Encrypt the connection string or store it in the registry or store it in yet another database. In whatever you do, have your 'deployment' scenarios such that another person is performing the 'deployment' of the sensitive information.

Hmm, a more concrete example - developer creates application, specifies that the connection string information is located in the registry at so-and-so location. Deployer/admin deploys or xcopies the application over, looks at the registry path in config file, then goes and creates those registry settings and puts in the encrypted or unencrypted connection string information there. Developer does not have access to the testing/uat environment, so he will be unable to login to that box and have a look at the settings. This then shifts the threat from the developers to the administrators, but again, if the number of administrators is small, there is more responsibility upon that one person and so fewer people = smaller risk.

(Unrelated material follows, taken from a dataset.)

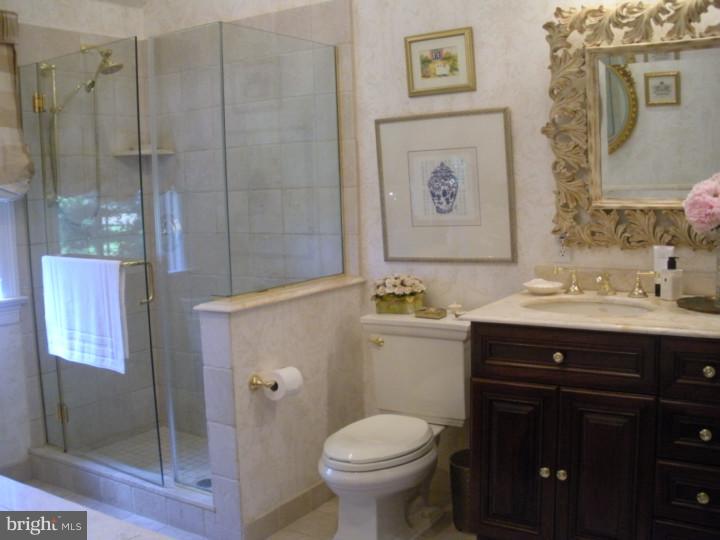1003 Westfield Road Moorestown, NJ 08057 - Photo 15 of 21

That's just an example of course. Policies differ from organization to organization and how keen they are to achieve compliance such as Sarbanes-Oxley and the others whose name I forget.

usefull info,yes u r right,the most effective way is to keep developer away from production environment.

btw i really had very tought time with client IT guys when they were implementing sox,tough good from organiztion point of view but all these type of law suite wheather its bil198 or sox....they sux freedom

I didn't understand your last sentence.